Miss Dickey’s classes were punctuated with memorable moments. One day the principal came uninvited to observe her class. She did not appreciate that. We watched goggle-eyed from our desks as she grabbed him by the back of his jacket collar and trotted him out of the classroom and slammed the door behind him. Dancing Dan -- a wooden doll with articulated joints that tap-danced on a bouncing board -- was always handy for comic relief. And who could forget her “fencing” demonstrations with blackboard pointers? When she finally allowed herself to be “run through” she would cry, “Touch-eee!” and stagger around the room in mock death throes.


For years my mother taught English in the junior high next door.
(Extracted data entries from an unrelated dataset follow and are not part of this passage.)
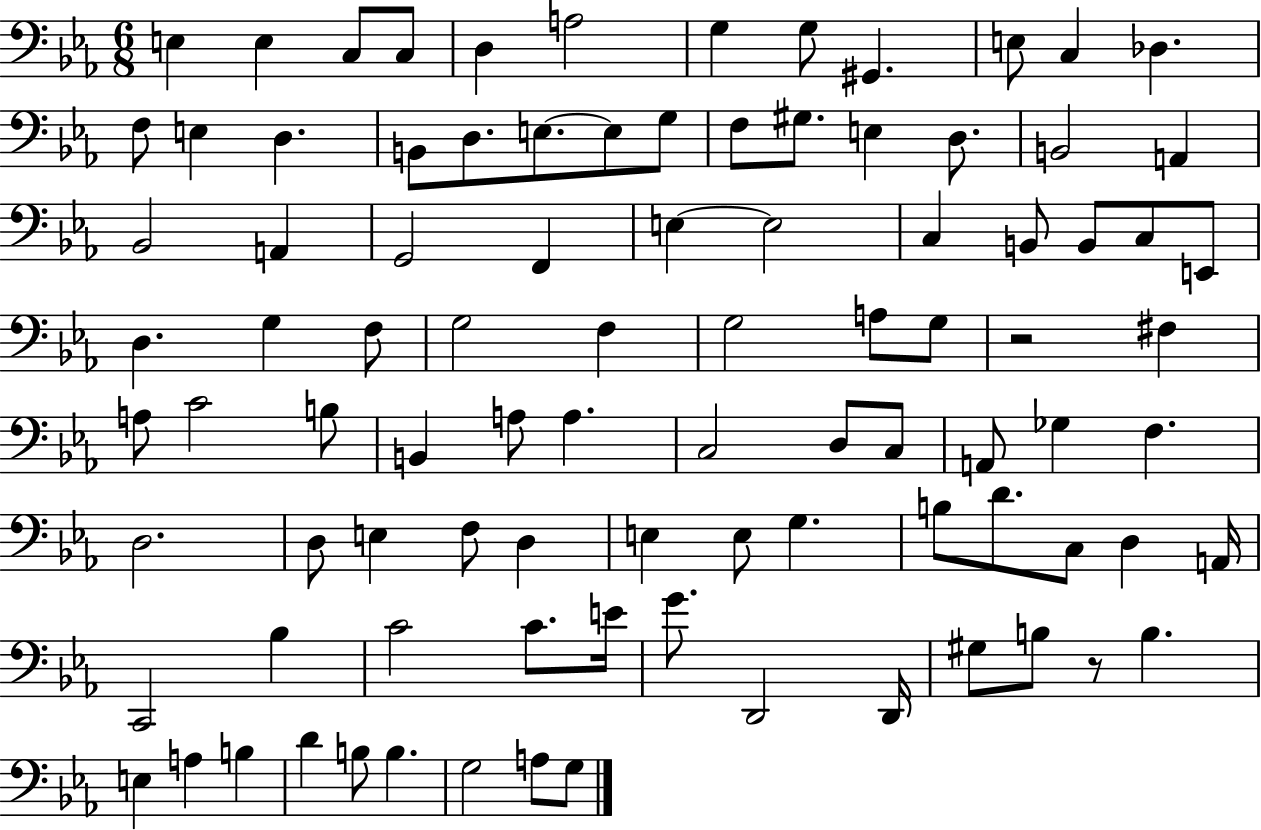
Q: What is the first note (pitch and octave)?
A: E3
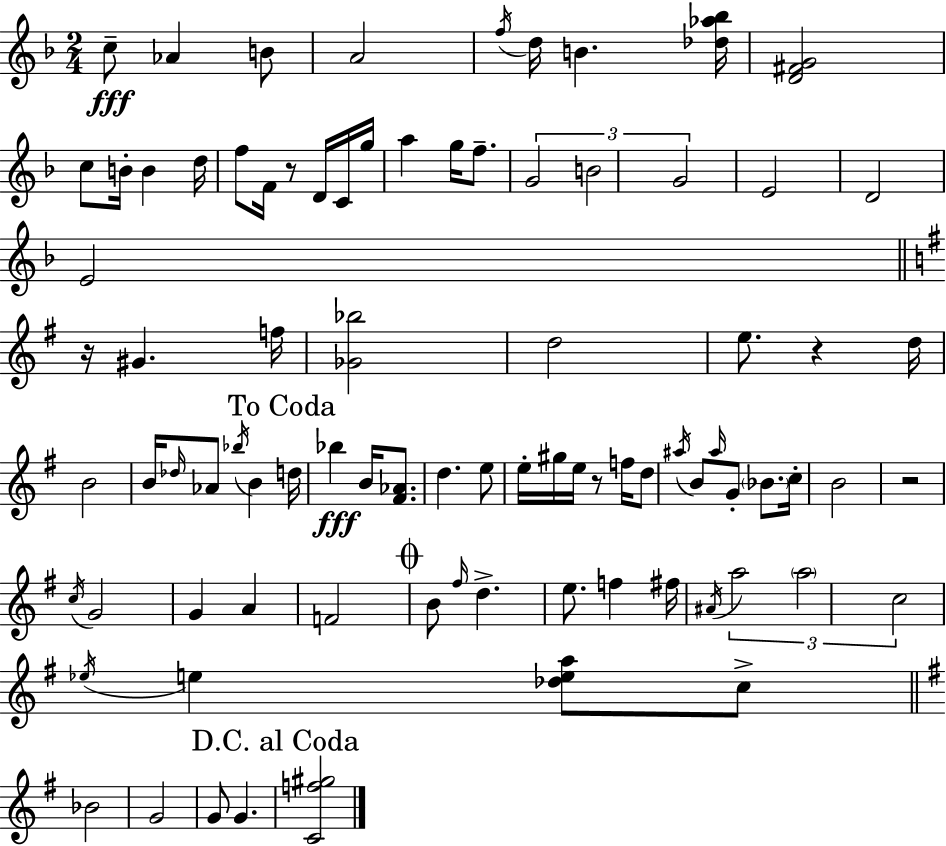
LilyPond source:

{
  \clef treble
  \numericTimeSignature
  \time 2/4
  \key f \major
  c''8--\fff aes'4 b'8 | a'2 | \acciaccatura { f''16 } d''16 b'4. | <des'' aes'' bes''>16 <d' fis' g'>2 | \break c''8 b'16-. b'4 | d''16 f''8 f'16 r8 d'16 c'16 | g''16 a''4 g''16 f''8.-- | \tuplet 3/2 { g'2 | \break b'2 | g'2 } | e'2 | d'2 | \break e'2 | \bar "||" \break \key g \major r16 gis'4. f''16 | <ges' bes''>2 | d''2 | e''8. r4 d''16 | \break b'2 | b'16 \grace { des''16 } aes'8 \acciaccatura { bes''16 } b'4 | \mark "To Coda" d''16 bes''4\fff b'16 <fis' aes'>8. | d''4. | \break e''8 e''16-. gis''16 e''16 r8 f''16 | d''8 \acciaccatura { ais''16 } b'8 \grace { ais''16 } g'8-. | \parenthesize bes'8. c''16-. b'2 | r2 | \break \acciaccatura { c''16 } g'2 | g'4 | a'4 f'2 | \mark \markup { \musicglyph "scripts.coda" } b'8 \grace { fis''16 } | \break d''4.-> e''8. | f''4 fis''16 \acciaccatura { ais'16 } \tuplet 3/2 { a''2 | \parenthesize a''2 | c''2 } | \break \acciaccatura { ees''16 } | e''4 <des'' e'' a''>8 c''8-> | \bar "||" \break \key g \major bes'2 | g'2 | g'8 g'4. | \mark "D.C. al Coda" <c' f'' gis''>2 | \break \bar "|."
}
At home I continually underwent grammatical correction with such pearls as: “When the pronoun is the object of the preposition, you have to use the objective case, as in ‘whom’ rather than ‘who,’ which is subjective case.” You could have guessed that my mother had had Miss Dickey too, twenty-two years before me.

 

My buddy Charlie and I always meant to stop by to see Miss Dickey after she retired and tell her how much the stuff she taught us had stuck with us. Alas, we never did. She died in 1991. Charlie and I did, however, share a unique Miss Dickey moment. One day, post-graduation, were walking past the front of the high school and saw Miss Dickey standing on the ground, struggling with the window of her first-floor classroom.  Naturally, given who it was, we found it not at all strange that she might be attempting to climb in the window. It was after hours, the building was closed and the doors shut, but, she explained, she needed to retrieve some papers. The window was unlocked but a little too high for her to hoist her bulk up to the sill and climb in. We did what any grateful students would: We gave her a boost.